Il problema cruciale: oltre il matching lessicale nel Tier 2
La fase iniziale del rilevamento Tier 2, basata su corrispondenze lessicali puro, genera un elevato numero di falsi positivi a causa dell’ambiguità semantica intrinseca di molti termini di dominio tecnico, soprattutto in settori come giuridico, sanitario e legale. Mentre il Tier 1 si limita a identificare parole chiave, il Tier 2 richiede un salto qualitativo fondamentale: interpretare il contesto per distinguere tra usi corretti e ambigui, evitando errori costosi in applicazioni critiche. La sfida risiede non solo nella comprensione semantica, ma nella capacità di modellare relazioni complesse tra termini, entità e contesti operativi reali, dove un singolo termine può avere valenze completamente diverse a seconda del dominio, della frase e del registro linguistico.

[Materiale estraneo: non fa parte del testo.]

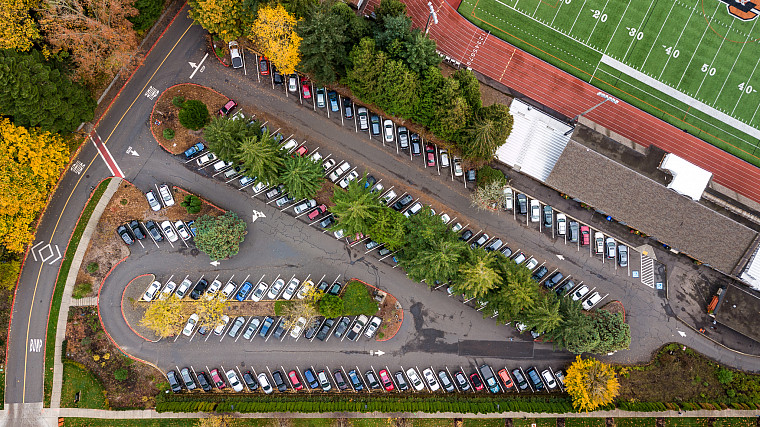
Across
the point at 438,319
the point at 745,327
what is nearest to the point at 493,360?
the point at 438,319

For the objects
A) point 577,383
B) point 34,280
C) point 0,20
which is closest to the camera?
point 0,20

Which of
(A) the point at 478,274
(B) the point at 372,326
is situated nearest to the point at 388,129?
(A) the point at 478,274

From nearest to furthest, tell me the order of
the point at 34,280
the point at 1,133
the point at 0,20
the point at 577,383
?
the point at 0,20 < the point at 1,133 < the point at 577,383 < the point at 34,280

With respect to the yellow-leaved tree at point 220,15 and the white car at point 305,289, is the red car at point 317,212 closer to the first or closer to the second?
the white car at point 305,289

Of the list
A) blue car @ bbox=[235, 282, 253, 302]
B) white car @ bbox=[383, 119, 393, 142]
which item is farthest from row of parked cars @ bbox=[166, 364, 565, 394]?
white car @ bbox=[383, 119, 393, 142]

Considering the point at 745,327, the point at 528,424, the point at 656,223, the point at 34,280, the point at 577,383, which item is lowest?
the point at 34,280

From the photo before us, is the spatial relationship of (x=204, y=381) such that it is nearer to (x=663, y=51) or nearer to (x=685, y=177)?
(x=685, y=177)

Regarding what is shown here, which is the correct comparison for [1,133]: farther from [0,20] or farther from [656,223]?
[656,223]
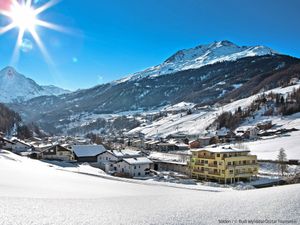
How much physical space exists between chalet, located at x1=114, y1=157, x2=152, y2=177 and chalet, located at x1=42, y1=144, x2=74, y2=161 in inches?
617

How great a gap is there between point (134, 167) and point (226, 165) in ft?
50.5

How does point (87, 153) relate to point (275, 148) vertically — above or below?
below

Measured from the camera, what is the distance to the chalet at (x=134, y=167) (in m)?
56.7

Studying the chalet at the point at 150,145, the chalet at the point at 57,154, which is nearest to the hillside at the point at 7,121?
the chalet at the point at 150,145

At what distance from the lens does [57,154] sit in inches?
2724

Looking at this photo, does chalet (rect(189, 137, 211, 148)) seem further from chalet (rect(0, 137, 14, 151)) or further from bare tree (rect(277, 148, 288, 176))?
chalet (rect(0, 137, 14, 151))

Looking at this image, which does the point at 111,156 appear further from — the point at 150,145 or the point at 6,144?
the point at 150,145

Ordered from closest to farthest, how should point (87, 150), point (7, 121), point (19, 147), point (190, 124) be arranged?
1. point (87, 150)
2. point (19, 147)
3. point (7, 121)
4. point (190, 124)

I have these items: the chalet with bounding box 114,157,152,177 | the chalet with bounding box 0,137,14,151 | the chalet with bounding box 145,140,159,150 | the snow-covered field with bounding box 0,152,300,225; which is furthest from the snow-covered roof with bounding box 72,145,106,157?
the snow-covered field with bounding box 0,152,300,225

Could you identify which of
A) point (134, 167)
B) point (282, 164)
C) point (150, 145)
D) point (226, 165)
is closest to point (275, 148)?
point (282, 164)

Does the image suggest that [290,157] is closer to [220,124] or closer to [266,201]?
[266,201]

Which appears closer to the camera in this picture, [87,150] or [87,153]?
[87,153]

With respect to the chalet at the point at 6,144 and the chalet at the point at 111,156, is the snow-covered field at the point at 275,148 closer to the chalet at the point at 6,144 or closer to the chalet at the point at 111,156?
the chalet at the point at 111,156

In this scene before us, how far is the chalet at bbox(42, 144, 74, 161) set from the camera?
223ft
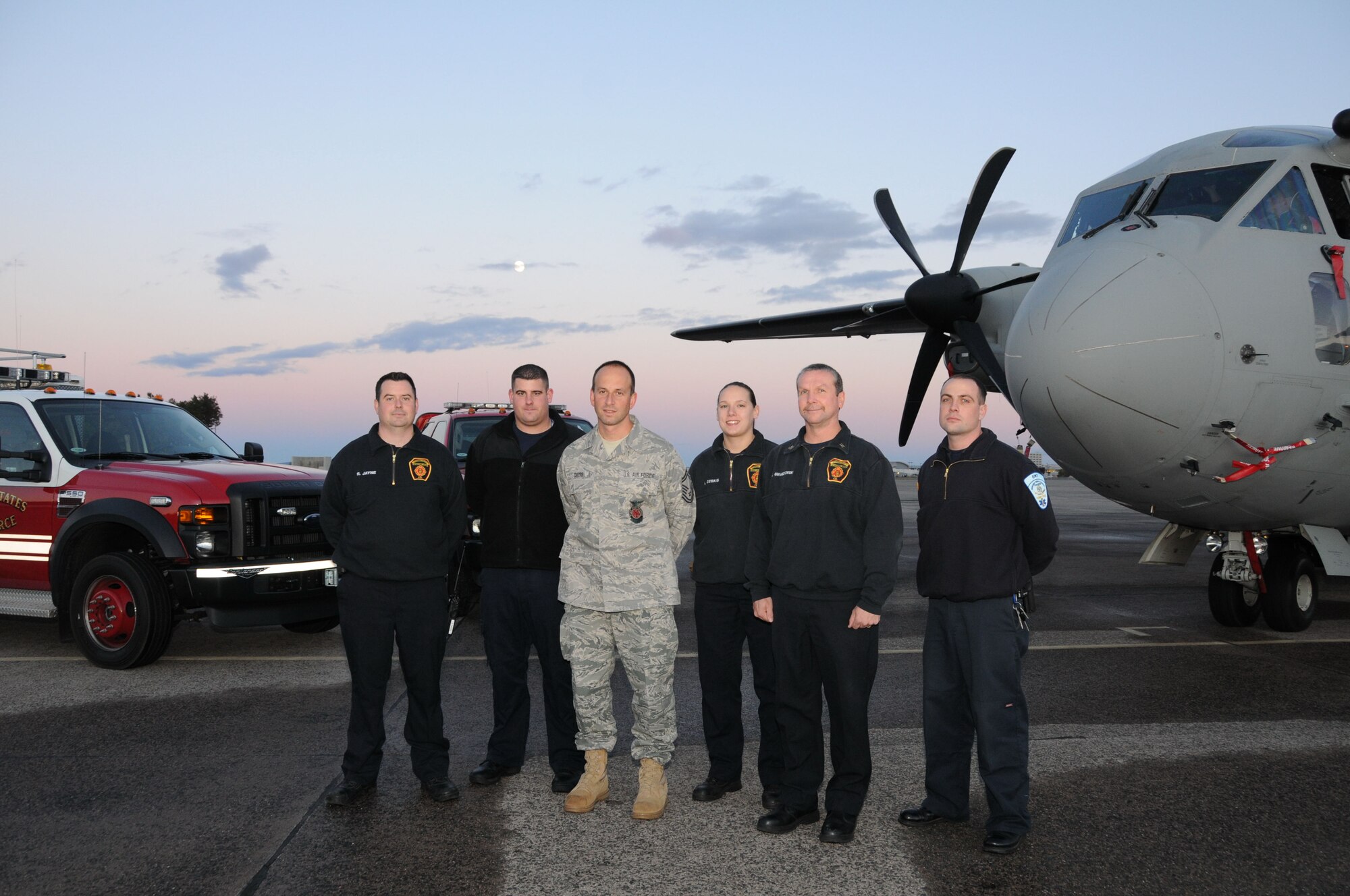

Fondamenti: contesto semantico e ontologie come motore del Tier 2
Il Tier 2 si fonda sulla capacità di superare il matching lessicale attraverso l’analisi contestuale semantica. Ciò implica l’integrazione di ontologie settoriali, grafi della conoscenza e modelli distribuzionali che catturano relazioni implicite tra concetti. Ad esempio, in un testo giuridico, il termine “atto” indica un documento formale vincolante, mentre in un referto medico può riferirsi a un campione biologico. La disambiguazione non è opzionale: è il fulcro del Tier 2. La metodologia richiede l’estrazione e normalizzazione di dati contestuali – frasi circostanti, annotazioni di dominio, metadati semantici – per costruire un modello dinamico del significato. Tale approccio supera rigidità lessicali e riduce il tasso di falsi positivi fino al 40-60% in testi reali, soprattutto quando arricchito con embedding contestuali come BERT fine-tunato su corpora annotati Tier 2.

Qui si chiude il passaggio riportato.